WHAT TO WORK ON: Arrange the stretch of records from the line containing "What is the distance from the camera" through the end of the records as a numbered list, omitting blank lines.

----- EXTRACTED RECORDS

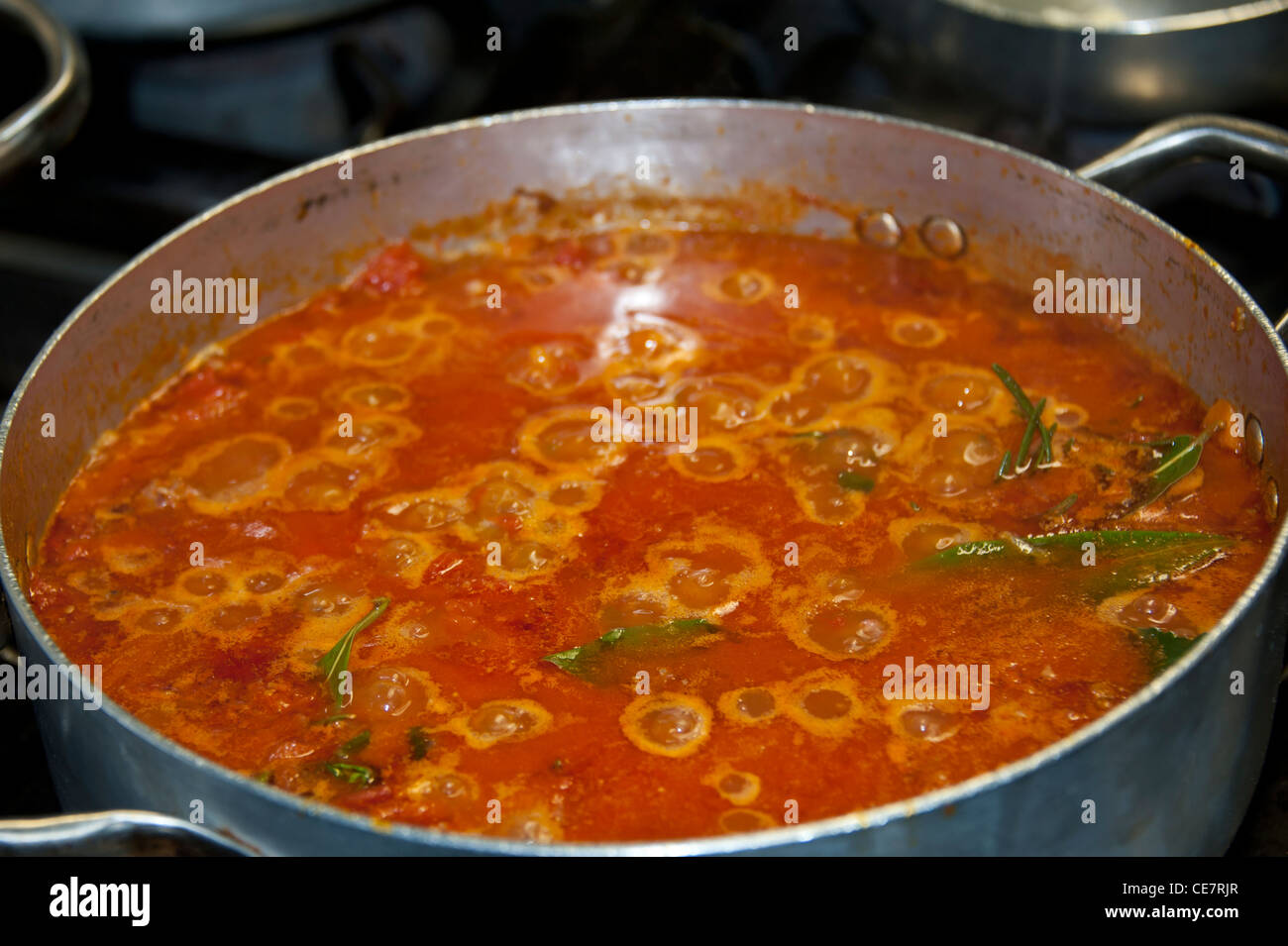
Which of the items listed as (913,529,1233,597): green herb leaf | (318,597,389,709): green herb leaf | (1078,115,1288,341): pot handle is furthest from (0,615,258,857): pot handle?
(1078,115,1288,341): pot handle

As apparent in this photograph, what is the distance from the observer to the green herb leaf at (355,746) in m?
1.50

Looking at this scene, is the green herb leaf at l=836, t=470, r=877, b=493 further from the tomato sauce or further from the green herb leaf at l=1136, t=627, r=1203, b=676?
the green herb leaf at l=1136, t=627, r=1203, b=676

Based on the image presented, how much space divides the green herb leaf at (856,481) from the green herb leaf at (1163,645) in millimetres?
410

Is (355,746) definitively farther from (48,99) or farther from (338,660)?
(48,99)

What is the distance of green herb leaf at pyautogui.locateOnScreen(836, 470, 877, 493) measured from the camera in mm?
1841

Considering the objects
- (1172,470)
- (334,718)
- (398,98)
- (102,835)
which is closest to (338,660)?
(334,718)

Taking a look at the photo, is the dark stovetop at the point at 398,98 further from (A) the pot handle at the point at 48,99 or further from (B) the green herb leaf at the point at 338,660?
(B) the green herb leaf at the point at 338,660

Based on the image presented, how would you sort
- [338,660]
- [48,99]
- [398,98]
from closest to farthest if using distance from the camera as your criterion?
[338,660]
[48,99]
[398,98]

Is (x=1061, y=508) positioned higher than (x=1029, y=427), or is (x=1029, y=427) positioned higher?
(x=1029, y=427)

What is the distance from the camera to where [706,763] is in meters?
1.45

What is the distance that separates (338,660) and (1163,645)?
36.8 inches

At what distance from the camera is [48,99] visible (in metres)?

----------

RESULT OF THIS TASK:
1. What is the distance from the camera to where [706,763] is in meters?
2. 1.45
3. What is the distance that separates (338,660) and (1163,645)?
4. 36.8 inches
5. At what distance from the camera is [48,99] visible (in metres)?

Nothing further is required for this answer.